"Tout le monde était au courant de son comportement", assure la journaliste. Après le cinéma avec l'affaire Weinstein et les séries avec les accusations autour de Kevin Spacey, les langues commencent à se délier dans l'univers de la télévision. Et plus particulièrement du journalisme. Selon le site "Buzzfeed", une plainte a été déposée lundi par une journaliste, Anne Saurat-Dubois, à l'encontre d'Eric Monier, l'actuel directeur de la rédaction de LCI. La journaliste l'accuse de harcèlement sexuel et harcèlement moral.
Les faits reprochés remontent à l'époque où Eric Monier était directeur de la rédaction de France 2. Selon Anne Saurat-Dubois, c'est parce qu'elle aurait refusé les multiples avances explicites de son responsable de l'époque, en particulier lors d'un déjeuner en 2012, que son parcours professionnel au sein de France 2 aurait pris fin.

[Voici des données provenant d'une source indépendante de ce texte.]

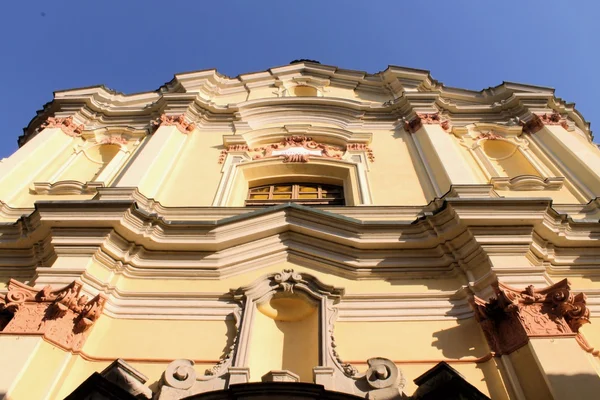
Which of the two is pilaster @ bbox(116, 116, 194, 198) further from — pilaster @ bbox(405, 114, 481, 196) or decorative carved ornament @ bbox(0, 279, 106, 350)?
pilaster @ bbox(405, 114, 481, 196)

Eric Monier aurait même promis de faire de sa vie "un enfer" si elle persistait dans son refus.
"Buzzfeed" explique que si de tels faits ne sont dévoilés qu'aujourd'hui et encore en majorité de manière anonyme, c'est parce qu'Eric Monier est un homme puissant, qui appartient au "premier cercle" de Thierry Thuillier, nouveau patron de l'info de TF1 et ancien directeur de l'information de France 2 entre 2010 et 2015. Thierry Thuillier était donc le supérieur hiérarchique d'Eric Monier à cette période. Eric Monier avait été brutalement remercié de son poste à France 2 fin 2015. À l'époque, des problèmes relationnels et de management avec certains salariés avaient été évoqués.
Buzzfeed a récolté le témoignage de 13 autres femmes journalistes ayant collaboré avec Eric Monier à France 2. Toutes témoignent de manière anonyme par peur de représailles sur le plan professionnel. Les exemples de comportements et de propos déplacés d'Eric Monier seraient légion. Les déjeuners de travail avec lui étaient redoutés. "Tout le monde sait qu'il faut pas déjeuner seule avec lui", se serait vu répondre une jeune journaliste par ses collègues, après avoir relaté une mauvaise expérience. "Il m'a inspectée comme il l'aurait fait avec un poulet dans une boucherie", témoigne une autre, gênée par son regard insistant.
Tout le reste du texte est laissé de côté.